For customers seeking the fastest way to move their product cross-country, new high-speed lines are making rail not only cost-competitive, but time-competitive with trucking.

Eastward Expressways

Part of Union Pacific’s multi-billion dollar investment went toward the Produce Rail Express, a train of 55 refrigerated railcars that start in California or Washington and arrives in New York in five days.

The process starts in Washington where 19 railcars are loaded at once to achieve maximum speed. From there, “the train never stops to pick anything up as it makes its way east,” says UP’s Philp. “Those 55 cars take off the same time every week, so it’s very timely and reliable. In Albany, NY, we invested in a specialized warehouse that breaks down the load for trucking to supermarket chains, foodservice suppliers and restaurant suppliers.

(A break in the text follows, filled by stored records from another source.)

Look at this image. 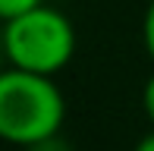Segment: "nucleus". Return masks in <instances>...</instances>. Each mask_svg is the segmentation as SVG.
Wrapping results in <instances>:
<instances>
[{
    "label": "nucleus",
    "mask_w": 154,
    "mask_h": 151,
    "mask_svg": "<svg viewBox=\"0 0 154 151\" xmlns=\"http://www.w3.org/2000/svg\"><path fill=\"white\" fill-rule=\"evenodd\" d=\"M66 120V98L54 76L10 66L0 69V139L29 148L60 132Z\"/></svg>",
    "instance_id": "obj_1"
},
{
    "label": "nucleus",
    "mask_w": 154,
    "mask_h": 151,
    "mask_svg": "<svg viewBox=\"0 0 154 151\" xmlns=\"http://www.w3.org/2000/svg\"><path fill=\"white\" fill-rule=\"evenodd\" d=\"M3 51L10 66L57 76L75 54V29L60 10L41 3L3 22Z\"/></svg>",
    "instance_id": "obj_2"
},
{
    "label": "nucleus",
    "mask_w": 154,
    "mask_h": 151,
    "mask_svg": "<svg viewBox=\"0 0 154 151\" xmlns=\"http://www.w3.org/2000/svg\"><path fill=\"white\" fill-rule=\"evenodd\" d=\"M44 0H0V22H10V19L22 16V13L41 6Z\"/></svg>",
    "instance_id": "obj_3"
},
{
    "label": "nucleus",
    "mask_w": 154,
    "mask_h": 151,
    "mask_svg": "<svg viewBox=\"0 0 154 151\" xmlns=\"http://www.w3.org/2000/svg\"><path fill=\"white\" fill-rule=\"evenodd\" d=\"M142 41H145V51H148V57L154 60V0L148 3L145 19H142Z\"/></svg>",
    "instance_id": "obj_4"
},
{
    "label": "nucleus",
    "mask_w": 154,
    "mask_h": 151,
    "mask_svg": "<svg viewBox=\"0 0 154 151\" xmlns=\"http://www.w3.org/2000/svg\"><path fill=\"white\" fill-rule=\"evenodd\" d=\"M142 107H145L148 123L154 126V72L148 76V82H145V88H142Z\"/></svg>",
    "instance_id": "obj_5"
},
{
    "label": "nucleus",
    "mask_w": 154,
    "mask_h": 151,
    "mask_svg": "<svg viewBox=\"0 0 154 151\" xmlns=\"http://www.w3.org/2000/svg\"><path fill=\"white\" fill-rule=\"evenodd\" d=\"M25 151H72L66 145V142H60V132L57 135H51V139H44V142H35V145H29Z\"/></svg>",
    "instance_id": "obj_6"
},
{
    "label": "nucleus",
    "mask_w": 154,
    "mask_h": 151,
    "mask_svg": "<svg viewBox=\"0 0 154 151\" xmlns=\"http://www.w3.org/2000/svg\"><path fill=\"white\" fill-rule=\"evenodd\" d=\"M135 151H154V132H148V135H145V139L135 145Z\"/></svg>",
    "instance_id": "obj_7"
},
{
    "label": "nucleus",
    "mask_w": 154,
    "mask_h": 151,
    "mask_svg": "<svg viewBox=\"0 0 154 151\" xmlns=\"http://www.w3.org/2000/svg\"><path fill=\"white\" fill-rule=\"evenodd\" d=\"M0 60H6V51H3V29H0Z\"/></svg>",
    "instance_id": "obj_8"
}]
</instances>
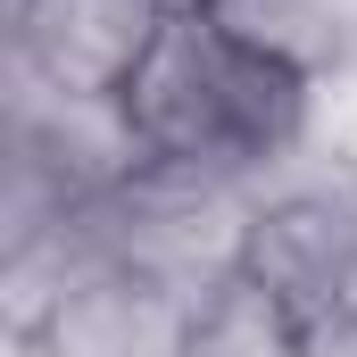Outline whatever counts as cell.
<instances>
[{"mask_svg": "<svg viewBox=\"0 0 357 357\" xmlns=\"http://www.w3.org/2000/svg\"><path fill=\"white\" fill-rule=\"evenodd\" d=\"M175 357H307V324L274 299L258 274L225 266L216 282H199L183 299Z\"/></svg>", "mask_w": 357, "mask_h": 357, "instance_id": "cell-4", "label": "cell"}, {"mask_svg": "<svg viewBox=\"0 0 357 357\" xmlns=\"http://www.w3.org/2000/svg\"><path fill=\"white\" fill-rule=\"evenodd\" d=\"M125 116L158 167H191V175H225L258 191L274 167H291L324 133V91L291 75L282 59L250 50L216 17H167L125 91Z\"/></svg>", "mask_w": 357, "mask_h": 357, "instance_id": "cell-1", "label": "cell"}, {"mask_svg": "<svg viewBox=\"0 0 357 357\" xmlns=\"http://www.w3.org/2000/svg\"><path fill=\"white\" fill-rule=\"evenodd\" d=\"M150 8H158V17H208L216 0H150Z\"/></svg>", "mask_w": 357, "mask_h": 357, "instance_id": "cell-5", "label": "cell"}, {"mask_svg": "<svg viewBox=\"0 0 357 357\" xmlns=\"http://www.w3.org/2000/svg\"><path fill=\"white\" fill-rule=\"evenodd\" d=\"M241 274H258L307 333L357 316V150L316 133L250 191Z\"/></svg>", "mask_w": 357, "mask_h": 357, "instance_id": "cell-2", "label": "cell"}, {"mask_svg": "<svg viewBox=\"0 0 357 357\" xmlns=\"http://www.w3.org/2000/svg\"><path fill=\"white\" fill-rule=\"evenodd\" d=\"M150 0H0V75L42 91H84L125 100L150 42H158Z\"/></svg>", "mask_w": 357, "mask_h": 357, "instance_id": "cell-3", "label": "cell"}]
</instances>
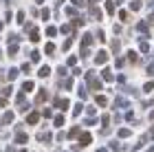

This service was launched only three years ago and has been successful.”

Another high-speed rail option is the Cold Train, operated by Rail Logistics LC, an asset-based 3PL specializing in rail services throughout North America, that runs on the BNSF track. The Cold Train takes 52 hours to get from the Port of Quincy in Quincy, WA, to Chicago.

“Cold train is an outgrowth of a service we instituted five years ago for the Washington DOT when we provided a fleet of reefer railcars to the Washington Produce Shippers Pool,” says Mike Lerner, managing member of Rail Logistics, Overland Park, KS.